EXERCISE REQUIREMENTS: Please return only the lines from the one holding "Hospital Operating Room" through the one holding "map't gear logo image", exactly as they appear in the records below, both ends included.

RECORDS FOR THE EXERCISE:
*-*-*

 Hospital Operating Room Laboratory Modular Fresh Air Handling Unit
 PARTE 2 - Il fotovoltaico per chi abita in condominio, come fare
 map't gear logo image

*-*-*

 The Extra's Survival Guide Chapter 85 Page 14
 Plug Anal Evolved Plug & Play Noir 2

*-*-*

SOLUTION:
 Hospital Operating Room Laboratory Modular Fresh Air Handling Unit
 PARTE 2 - Il fotovoltaico per chi abita in condominio, come fare
 map't gear logo image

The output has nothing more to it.